Por otro lado, sectores políticos de oposición y analistas regionales han señalado que esta realidad refleja un modelo centralista que perpetúa desigualdades y limita el desarrollo local. Un dirigente regional expresó que “la política en Chile sigue siendo un juego de Santiago, donde las regiones son espectadores y no protagonistas”. Esta mirada crítica pone en cuestión las estrategias electorales y de gobernabilidad que no incorporan las voces ni las necesidades de las provincias y zonas rurales.
Socialmente, la baja participación en regiones también tiene raíces en factores estructurales: menor acceso a información, dificultades logísticas para votar y una percepción generalizada de que las decisiones políticas no impactan directamente en sus vidas. Estos elementos configuran un círculo vicioso donde la exclusión territorial alimenta la desafección y viceversa.
A nivel histórico, esta brecha no es nueva, pero ha cobrado renovada urgencia en un país que avanza hacia una nueva Constitución y busca redefinir su identidad y modelo de desarrollo. La participación electoral es un termómetro clave para medir la salud democrática y la inclusión social.
La conclusión es clara: la política chilena enfrenta una encrucijada donde la reconexión con las regiones no es solo un imperativo electoral, sino una necesidad para fortalecer la democracia y la cohesión nacional. La persistencia de esta brecha territorial pone en riesgo la legitimidad de las instituciones y la representatividad del sistema político.
Las próximas semanas y meses serán decisivos para observar si las fuerzas políticas logran superar esta fractura o si, por el contrario, se profundiza la distancia entre Santiago y el resto del país. Lo que está en juego no es solo un voto, sino la capacidad de Chile para escucharse a sí mismo y construir un futuro más equitativo y participativo.

▸ **QUÉ SE PIDE**
Transcribe literalmente, del texto sobre la brecha electoral entre Santiago y las regiones, todo lo que va desde "Las próximas semanas" hasta "equitativo y participativo.".

▸ **DATOS PROPORCIONADOS**
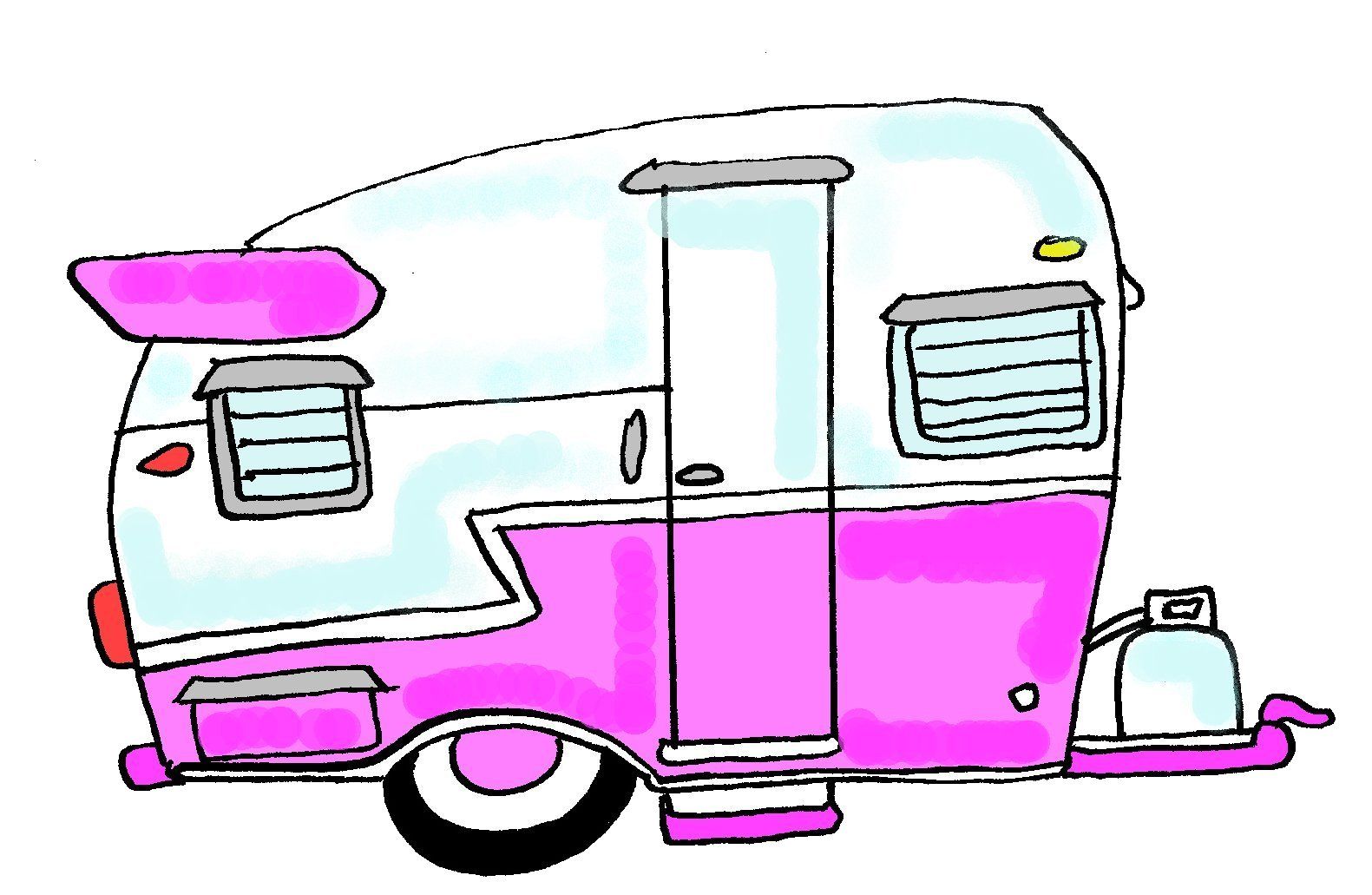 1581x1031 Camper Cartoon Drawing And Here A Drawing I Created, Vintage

---

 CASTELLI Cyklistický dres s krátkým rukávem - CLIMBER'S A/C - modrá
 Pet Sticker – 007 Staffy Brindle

▸ **RESOLUCIÓN**
Las próximas semanas y meses serán decisivos para observar si las fuerzas políticas logran superar esta fractura o si, por el contrario, se profundiza la distancia entre Santiago y el resto del país. Lo que está en juego no es solo un voto, sino la capacidad de Chile para escucharse a sí mismo y construir un futuro más equitativo y participativo.